*** Supplied records ***

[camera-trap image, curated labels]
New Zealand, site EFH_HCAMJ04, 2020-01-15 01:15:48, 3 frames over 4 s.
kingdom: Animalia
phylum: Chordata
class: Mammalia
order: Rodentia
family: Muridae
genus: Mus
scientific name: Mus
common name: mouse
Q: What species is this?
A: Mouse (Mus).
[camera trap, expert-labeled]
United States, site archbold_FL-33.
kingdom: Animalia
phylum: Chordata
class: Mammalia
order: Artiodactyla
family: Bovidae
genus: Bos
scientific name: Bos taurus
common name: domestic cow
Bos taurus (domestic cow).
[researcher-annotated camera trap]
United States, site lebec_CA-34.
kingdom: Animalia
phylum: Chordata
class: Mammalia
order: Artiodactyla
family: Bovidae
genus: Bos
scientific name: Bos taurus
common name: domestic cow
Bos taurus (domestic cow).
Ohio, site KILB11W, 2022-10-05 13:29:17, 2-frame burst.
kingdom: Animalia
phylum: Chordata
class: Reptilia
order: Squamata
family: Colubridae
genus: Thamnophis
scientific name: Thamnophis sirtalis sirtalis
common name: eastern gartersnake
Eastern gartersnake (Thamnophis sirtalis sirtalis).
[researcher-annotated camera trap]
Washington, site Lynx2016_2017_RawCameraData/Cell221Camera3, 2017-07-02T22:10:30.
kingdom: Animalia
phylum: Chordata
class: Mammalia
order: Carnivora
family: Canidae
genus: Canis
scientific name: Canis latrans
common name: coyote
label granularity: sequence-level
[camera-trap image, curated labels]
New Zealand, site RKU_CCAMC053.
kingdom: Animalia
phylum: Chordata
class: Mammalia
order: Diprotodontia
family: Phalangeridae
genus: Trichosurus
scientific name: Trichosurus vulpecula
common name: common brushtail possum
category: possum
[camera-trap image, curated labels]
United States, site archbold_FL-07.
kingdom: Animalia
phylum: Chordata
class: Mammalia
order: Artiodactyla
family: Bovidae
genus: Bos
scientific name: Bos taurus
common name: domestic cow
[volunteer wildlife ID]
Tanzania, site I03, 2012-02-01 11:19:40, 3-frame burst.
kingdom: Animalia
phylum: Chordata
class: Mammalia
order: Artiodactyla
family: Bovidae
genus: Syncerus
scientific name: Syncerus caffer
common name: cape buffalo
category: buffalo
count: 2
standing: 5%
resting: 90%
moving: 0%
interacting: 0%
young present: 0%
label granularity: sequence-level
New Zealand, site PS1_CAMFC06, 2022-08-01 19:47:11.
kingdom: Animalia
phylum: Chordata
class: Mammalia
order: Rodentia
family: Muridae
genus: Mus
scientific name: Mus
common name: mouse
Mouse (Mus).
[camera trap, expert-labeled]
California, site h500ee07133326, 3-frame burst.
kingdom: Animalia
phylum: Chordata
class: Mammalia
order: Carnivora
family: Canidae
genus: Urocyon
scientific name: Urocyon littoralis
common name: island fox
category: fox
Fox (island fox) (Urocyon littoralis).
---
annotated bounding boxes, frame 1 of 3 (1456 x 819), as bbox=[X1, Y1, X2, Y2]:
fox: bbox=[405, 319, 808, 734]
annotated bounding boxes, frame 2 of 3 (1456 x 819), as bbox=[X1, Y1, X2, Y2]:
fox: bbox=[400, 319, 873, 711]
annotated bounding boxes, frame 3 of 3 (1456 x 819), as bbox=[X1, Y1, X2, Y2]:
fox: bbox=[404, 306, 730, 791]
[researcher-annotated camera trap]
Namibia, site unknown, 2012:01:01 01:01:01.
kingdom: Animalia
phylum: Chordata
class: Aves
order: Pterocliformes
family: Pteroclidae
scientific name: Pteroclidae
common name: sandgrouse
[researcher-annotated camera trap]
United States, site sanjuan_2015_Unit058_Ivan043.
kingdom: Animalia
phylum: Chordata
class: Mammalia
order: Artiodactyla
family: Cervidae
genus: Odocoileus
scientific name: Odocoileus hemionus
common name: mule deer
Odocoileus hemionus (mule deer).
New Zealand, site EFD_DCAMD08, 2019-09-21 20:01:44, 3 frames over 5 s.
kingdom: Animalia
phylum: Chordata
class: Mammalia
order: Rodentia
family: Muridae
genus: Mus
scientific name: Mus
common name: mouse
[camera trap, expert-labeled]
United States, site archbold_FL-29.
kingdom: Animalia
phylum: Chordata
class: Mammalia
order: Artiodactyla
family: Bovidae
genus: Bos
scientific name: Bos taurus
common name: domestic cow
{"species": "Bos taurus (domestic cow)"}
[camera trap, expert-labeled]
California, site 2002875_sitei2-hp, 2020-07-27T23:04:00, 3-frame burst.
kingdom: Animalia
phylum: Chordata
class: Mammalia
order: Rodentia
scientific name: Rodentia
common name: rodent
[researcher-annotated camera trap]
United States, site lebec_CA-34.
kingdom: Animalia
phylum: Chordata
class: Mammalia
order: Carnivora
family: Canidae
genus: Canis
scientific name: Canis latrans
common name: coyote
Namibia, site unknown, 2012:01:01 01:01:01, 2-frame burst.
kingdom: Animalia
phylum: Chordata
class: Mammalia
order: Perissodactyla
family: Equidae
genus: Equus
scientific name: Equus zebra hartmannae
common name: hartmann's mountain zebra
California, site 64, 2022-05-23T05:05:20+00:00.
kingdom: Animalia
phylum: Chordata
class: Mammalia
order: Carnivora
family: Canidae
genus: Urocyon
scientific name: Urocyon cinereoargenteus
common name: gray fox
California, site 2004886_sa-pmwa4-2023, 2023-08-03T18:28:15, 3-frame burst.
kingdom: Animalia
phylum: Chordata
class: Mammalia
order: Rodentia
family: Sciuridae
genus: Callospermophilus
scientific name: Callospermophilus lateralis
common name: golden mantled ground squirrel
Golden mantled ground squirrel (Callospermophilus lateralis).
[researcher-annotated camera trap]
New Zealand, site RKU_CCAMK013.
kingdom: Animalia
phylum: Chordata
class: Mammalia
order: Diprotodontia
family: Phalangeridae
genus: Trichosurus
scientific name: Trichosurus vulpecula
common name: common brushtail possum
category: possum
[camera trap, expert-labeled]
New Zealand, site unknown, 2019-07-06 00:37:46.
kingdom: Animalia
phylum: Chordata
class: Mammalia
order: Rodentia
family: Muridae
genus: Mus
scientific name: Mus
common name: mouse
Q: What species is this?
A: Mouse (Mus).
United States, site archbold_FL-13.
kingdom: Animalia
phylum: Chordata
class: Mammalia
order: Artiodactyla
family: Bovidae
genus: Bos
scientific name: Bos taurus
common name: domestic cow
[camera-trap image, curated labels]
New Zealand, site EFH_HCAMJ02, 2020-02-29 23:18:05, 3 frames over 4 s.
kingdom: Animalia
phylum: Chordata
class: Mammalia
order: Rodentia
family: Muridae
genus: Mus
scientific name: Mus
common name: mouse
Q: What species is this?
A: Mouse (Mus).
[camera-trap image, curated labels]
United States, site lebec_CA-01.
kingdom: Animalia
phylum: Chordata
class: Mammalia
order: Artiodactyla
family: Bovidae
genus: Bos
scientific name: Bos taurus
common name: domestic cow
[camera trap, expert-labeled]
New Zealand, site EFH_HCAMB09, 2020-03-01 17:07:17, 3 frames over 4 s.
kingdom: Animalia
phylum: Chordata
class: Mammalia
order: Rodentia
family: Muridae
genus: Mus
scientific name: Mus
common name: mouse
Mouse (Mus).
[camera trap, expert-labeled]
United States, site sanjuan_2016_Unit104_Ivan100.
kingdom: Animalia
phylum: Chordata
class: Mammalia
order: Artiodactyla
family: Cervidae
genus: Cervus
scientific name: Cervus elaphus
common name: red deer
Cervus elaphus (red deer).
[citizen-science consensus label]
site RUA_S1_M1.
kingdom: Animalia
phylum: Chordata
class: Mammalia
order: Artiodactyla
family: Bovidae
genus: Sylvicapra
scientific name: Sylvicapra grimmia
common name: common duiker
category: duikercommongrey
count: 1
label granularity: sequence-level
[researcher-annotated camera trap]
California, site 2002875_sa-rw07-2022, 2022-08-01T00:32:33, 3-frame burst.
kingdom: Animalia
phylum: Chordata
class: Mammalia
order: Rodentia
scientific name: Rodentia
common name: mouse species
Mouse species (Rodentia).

*** End of Supplied records ***

— Problem details —
What do the lines above say from the one containing "scientific name: Odocoileus hemionus" down to the one containing "scientific name: Urocyon cinereoargenteus"? Return them exactly, both end lines included, and only them.

— Reply to the task —
scientific name: Odocoileus hemionus
common name: mule deer
Odocoileus hemionus (mule deer).
New Zealand, site EFD_DCAMD08, 2019-09-21 20:01:44, 3 frames over 5 s.
kingdom: Animalia
phylum: Chordata
class: Mammalia
order: Rodentia
family: Muridae
genus: Mus
scientific name: Mus
common name: mouse
[camera trap, expert-labeled]
United States, site archbold_FL-29.
kingdom: Animalia
phylum: Chordata
class: Mammalia
order: Artiodactyla
family: Bovidae
genus: Bos
scientific name: Bos taurus
common name: domestic cow
{"species": "Bos taurus (domestic cow)"}
[camera trap, expert-labeled]
California, site 2002875_sitei2-hp, 2020-07-27T23:04:00, 3-frame burst.
kingdom: Animalia
phylum: Chordata
class: Mammalia
order: Rodentia
scientific name: Rodentia
common name: rodent
[researcher-annotated camera trap]
United States, site lebec_CA-34.
kingdom: Animalia
phylum: Chordata
class: Mammalia
order: Carnivora
family: Canidae
genus: Canis
scientific name: Canis latrans
common name: coyote
Namibia, site unknown, 2012:01:01 01:01:01, 2-frame burst.
kingdom: Animalia
phylum: Chordata
class: Mammalia
order: Perissodactyla
family: Equidae
genus: Equus
scientific name: Equus zebra hartmannae
common name: hartmann's mountain zebra
California, site 64, 2022-05-23T05:05:20+00:00.
kingdom: Animalia
phylum: Chordata
class: Mammalia
order: Carnivora
family: Canidae
genus: Urocyon
scientific name: Urocyon cinereoargenteus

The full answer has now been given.